Scene-based spatial questions
________________

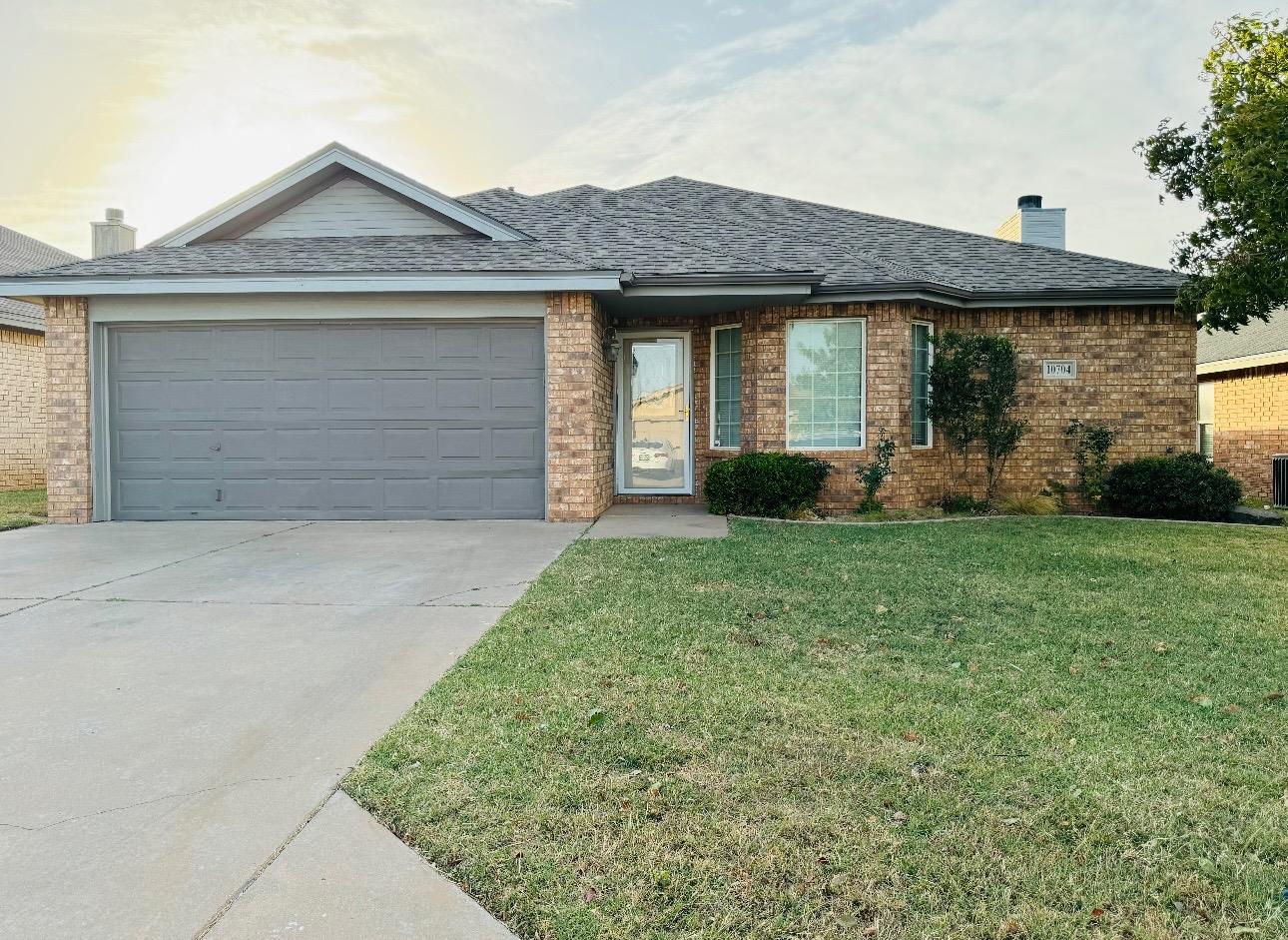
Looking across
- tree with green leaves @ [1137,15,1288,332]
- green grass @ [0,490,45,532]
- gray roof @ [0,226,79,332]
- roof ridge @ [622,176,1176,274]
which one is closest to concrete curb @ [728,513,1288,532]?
tree with green leaves @ [1137,15,1288,332]

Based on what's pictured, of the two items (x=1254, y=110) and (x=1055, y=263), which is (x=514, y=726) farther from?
(x=1055, y=263)

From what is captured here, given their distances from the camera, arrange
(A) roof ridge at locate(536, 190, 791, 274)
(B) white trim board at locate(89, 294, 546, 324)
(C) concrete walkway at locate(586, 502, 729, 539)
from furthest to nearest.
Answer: (A) roof ridge at locate(536, 190, 791, 274) < (B) white trim board at locate(89, 294, 546, 324) < (C) concrete walkway at locate(586, 502, 729, 539)

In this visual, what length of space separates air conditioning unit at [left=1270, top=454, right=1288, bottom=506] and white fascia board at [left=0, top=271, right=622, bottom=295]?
12.2 m

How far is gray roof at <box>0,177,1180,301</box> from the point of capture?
961 centimetres

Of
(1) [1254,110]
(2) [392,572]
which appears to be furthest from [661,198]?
(2) [392,572]

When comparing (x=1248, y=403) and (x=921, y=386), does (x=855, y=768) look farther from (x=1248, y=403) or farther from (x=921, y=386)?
(x=1248, y=403)

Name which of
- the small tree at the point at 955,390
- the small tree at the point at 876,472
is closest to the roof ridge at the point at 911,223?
the small tree at the point at 955,390

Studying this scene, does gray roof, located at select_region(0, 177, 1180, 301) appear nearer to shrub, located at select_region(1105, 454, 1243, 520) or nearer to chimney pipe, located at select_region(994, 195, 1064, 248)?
chimney pipe, located at select_region(994, 195, 1064, 248)

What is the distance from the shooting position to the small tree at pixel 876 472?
34.0ft

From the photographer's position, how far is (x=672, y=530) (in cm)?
871

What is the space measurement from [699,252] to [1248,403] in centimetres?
1214

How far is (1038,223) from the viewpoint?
14445 mm

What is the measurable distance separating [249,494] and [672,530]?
552cm

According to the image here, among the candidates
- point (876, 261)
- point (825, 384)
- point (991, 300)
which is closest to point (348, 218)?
point (825, 384)
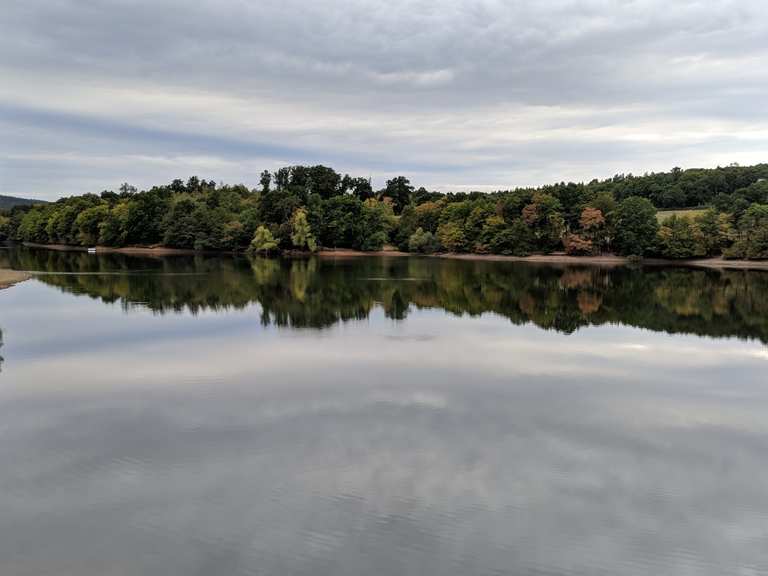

________________

Can you rename every "gray roof" in the records to "slate roof" and give all the records again with nothing else changed, leaving out the pictures?

- **The solution**
Looking across
- tree with green leaves @ [1137,15,1288,332]
- green grass @ [0,490,45,532]
- slate roof @ [0,226,79,332]
- roof ridge @ [622,176,1176,274]
which one is closest to concrete curb @ [728,513,1288,532]?
tree with green leaves @ [1137,15,1288,332]

Based on what's pictured, of the two items (x=1254, y=110) and (x=1055, y=263), which is (x=514, y=726) farther from?
(x=1055, y=263)

From what is captured here, given their distances from the camera, arrange
(A) roof ridge at locate(536, 190, 791, 274)
(B) white trim board at locate(89, 294, 546, 324)
(C) concrete walkway at locate(586, 502, 729, 539)
from furthest to nearest.
Answer: (A) roof ridge at locate(536, 190, 791, 274) < (B) white trim board at locate(89, 294, 546, 324) < (C) concrete walkway at locate(586, 502, 729, 539)

In this visual, what length of space separates air conditioning unit at [left=1270, top=454, right=1288, bottom=506] and white fascia board at [left=0, top=271, right=622, bottom=295]?
12.2 m

How far is slate roof at <box>0,177,1180,301</box> from the point of capture?
961 centimetres

Of
(1) [1254,110]
(2) [392,572]
which appears to be furthest from [661,198]?
(2) [392,572]

When comparing (x=1248, y=403) and (x=921, y=386), does (x=855, y=768) look farther from (x=1248, y=403) or farther from (x=921, y=386)?
(x=1248, y=403)

Name which of
- the small tree at the point at 955,390
- the small tree at the point at 876,472
is closest to the roof ridge at the point at 911,223?
the small tree at the point at 955,390

Studying this scene, does slate roof, located at select_region(0, 177, 1180, 301) appear nearer to shrub, located at select_region(1105, 454, 1243, 520) or nearer to chimney pipe, located at select_region(994, 195, 1064, 248)?
chimney pipe, located at select_region(994, 195, 1064, 248)

What is the distance from the shooting position to the small tree at pixel 876 472?
34.0ft

From the photographer's position, how far is (x=672, y=530) (in cm)?
871

What is the space measurement from [699,252] to [1248,403] in centimetres?
1214

How far is (1038,223) from the viewpoint?
14445 mm

What is the measurable distance separating [249,494] and [672,530]?
552cm

According to the image here, among the candidates
- point (876, 261)
- point (825, 384)
- point (991, 300)
which is closest to point (348, 218)?
point (825, 384)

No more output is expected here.